Brett Cannon wrote:


On Thu, May 7, 2009 at 18:56, John Arbash Meinel <john.arbash.mei...@gmail.com <mailto:john.arbash.mei...@gmail.com>> wrote:

    Andrew Bennetts wrote:
     > Antoine Pitrou wrote:
     >> Robert Kern <robert.kern <at> gmail.com <http://gmail.com>> writes:
     >>> Since one may have more than one filesystem side-by-side, this
    can't be just
     >> be
     >>> a system-wide boolean somewhere. One would have to query the
    target directory
     >>> for this information. I am not aware of the existence of code
    that does such
     >> a
     >>> query, though.
     >> Or you can just be practical and test for it.
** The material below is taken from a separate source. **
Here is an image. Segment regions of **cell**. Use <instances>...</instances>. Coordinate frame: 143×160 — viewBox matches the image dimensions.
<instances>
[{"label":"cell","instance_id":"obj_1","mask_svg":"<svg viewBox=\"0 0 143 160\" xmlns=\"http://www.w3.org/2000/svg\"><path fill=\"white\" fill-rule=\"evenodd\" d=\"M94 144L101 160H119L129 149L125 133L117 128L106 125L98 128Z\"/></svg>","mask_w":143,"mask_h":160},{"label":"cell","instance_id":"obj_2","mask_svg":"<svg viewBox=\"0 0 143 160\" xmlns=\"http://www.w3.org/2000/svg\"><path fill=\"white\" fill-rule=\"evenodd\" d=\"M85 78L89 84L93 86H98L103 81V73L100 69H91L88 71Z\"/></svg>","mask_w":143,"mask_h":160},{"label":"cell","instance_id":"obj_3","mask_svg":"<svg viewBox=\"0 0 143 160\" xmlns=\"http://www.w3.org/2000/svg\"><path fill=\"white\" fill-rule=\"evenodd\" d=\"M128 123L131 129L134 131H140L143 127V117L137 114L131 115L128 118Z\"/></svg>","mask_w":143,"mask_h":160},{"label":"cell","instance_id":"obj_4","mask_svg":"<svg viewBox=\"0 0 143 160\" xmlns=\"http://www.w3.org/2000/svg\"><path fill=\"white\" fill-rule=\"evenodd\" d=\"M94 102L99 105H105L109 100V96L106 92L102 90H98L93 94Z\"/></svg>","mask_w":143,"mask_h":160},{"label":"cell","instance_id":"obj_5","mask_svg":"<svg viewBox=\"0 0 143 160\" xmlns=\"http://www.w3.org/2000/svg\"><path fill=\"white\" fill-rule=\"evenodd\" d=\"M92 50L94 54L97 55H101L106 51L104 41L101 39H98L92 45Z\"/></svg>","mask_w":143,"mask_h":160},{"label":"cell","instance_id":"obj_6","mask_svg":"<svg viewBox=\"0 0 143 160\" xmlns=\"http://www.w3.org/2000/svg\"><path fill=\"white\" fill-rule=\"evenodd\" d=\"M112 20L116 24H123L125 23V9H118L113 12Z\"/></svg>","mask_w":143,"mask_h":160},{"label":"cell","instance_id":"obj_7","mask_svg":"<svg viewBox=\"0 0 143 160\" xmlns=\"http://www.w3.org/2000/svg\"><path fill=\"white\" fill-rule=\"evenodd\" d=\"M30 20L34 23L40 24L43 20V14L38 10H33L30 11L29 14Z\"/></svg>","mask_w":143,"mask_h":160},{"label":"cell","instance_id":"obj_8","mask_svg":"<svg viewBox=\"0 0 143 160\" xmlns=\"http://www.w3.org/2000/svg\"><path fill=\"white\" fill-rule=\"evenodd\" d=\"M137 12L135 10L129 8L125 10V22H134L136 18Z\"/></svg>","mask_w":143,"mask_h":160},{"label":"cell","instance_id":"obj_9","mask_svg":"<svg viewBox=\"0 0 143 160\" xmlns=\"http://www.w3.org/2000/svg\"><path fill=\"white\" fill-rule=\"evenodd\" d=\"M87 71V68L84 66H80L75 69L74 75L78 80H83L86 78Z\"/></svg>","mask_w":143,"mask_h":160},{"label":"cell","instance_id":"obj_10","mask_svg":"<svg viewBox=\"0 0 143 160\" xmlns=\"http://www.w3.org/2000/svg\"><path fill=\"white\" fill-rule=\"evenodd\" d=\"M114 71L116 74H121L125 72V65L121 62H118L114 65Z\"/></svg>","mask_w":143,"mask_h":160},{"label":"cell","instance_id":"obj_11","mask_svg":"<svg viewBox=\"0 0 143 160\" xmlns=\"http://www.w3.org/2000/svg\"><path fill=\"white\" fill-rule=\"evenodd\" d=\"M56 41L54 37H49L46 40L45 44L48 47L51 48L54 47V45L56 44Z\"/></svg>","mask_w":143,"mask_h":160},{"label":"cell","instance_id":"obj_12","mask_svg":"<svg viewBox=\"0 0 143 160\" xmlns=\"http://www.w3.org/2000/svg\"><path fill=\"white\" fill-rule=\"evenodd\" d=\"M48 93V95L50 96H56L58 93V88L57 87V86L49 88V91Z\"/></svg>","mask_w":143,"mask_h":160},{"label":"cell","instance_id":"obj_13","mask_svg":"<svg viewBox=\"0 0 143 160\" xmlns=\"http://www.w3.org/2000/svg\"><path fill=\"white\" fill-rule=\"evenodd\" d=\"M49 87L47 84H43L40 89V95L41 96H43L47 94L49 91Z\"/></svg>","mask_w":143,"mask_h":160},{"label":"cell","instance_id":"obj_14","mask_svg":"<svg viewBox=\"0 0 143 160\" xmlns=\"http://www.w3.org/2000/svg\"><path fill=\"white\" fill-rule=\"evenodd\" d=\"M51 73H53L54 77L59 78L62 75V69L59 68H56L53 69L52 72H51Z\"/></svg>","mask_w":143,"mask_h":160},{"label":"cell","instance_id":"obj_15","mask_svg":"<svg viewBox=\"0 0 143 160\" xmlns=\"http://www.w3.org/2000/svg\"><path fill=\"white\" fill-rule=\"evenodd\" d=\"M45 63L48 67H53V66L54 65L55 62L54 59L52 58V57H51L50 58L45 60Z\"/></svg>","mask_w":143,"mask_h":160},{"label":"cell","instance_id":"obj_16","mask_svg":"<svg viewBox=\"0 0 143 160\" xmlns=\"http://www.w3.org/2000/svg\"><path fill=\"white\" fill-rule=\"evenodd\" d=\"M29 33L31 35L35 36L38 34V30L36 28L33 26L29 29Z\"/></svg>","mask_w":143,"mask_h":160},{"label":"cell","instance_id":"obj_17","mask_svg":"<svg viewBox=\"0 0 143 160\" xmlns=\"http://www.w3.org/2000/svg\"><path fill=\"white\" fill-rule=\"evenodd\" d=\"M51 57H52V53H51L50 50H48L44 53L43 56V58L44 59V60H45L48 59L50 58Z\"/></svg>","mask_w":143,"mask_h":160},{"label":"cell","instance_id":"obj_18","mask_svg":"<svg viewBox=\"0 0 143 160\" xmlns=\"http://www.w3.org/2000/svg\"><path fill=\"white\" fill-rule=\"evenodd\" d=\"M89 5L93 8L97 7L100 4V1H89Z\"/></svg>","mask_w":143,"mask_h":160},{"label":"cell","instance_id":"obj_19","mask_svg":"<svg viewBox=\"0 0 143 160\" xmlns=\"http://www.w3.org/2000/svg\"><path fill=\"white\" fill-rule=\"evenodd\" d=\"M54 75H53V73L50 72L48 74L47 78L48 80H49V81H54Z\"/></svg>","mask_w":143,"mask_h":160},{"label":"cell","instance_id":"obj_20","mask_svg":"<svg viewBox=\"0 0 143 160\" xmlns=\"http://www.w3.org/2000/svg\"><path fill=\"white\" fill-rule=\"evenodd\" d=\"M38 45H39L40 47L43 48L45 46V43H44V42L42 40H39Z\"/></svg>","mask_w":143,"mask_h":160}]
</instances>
Create a file
    "foobar" and see if
     >> you can open "FOOBAR" in read mode...
     >
     > Agreed.  That is how Bazaar's test suite detects this, and it
    works well.
     >
     > -Andrew.


    Actually, I believe we do:

    open('format', 'wb').close()
    try:
     os.lstat('FoRmAt')
    except IOError, e:
     if e.errno == errno.ENOENT:
      ...

    I don't know that it really matters, just wanted to indicate we use
    'lstat' rather than 'open()' to check. I could be wrong about the test
    suite, but I know that is what we do for 'live' files. (We always create
    a format file, so we know it is there to 'stat' it via a different
    name.)


Thanks for the help to everyone. I ended up simply taking __file__, making it all uppercase (or lowercase if it is already uppercase) and then doing os.path.exists() on the modified name. Seems to work.

Alternatively, use swapcase() and then os.path.exists().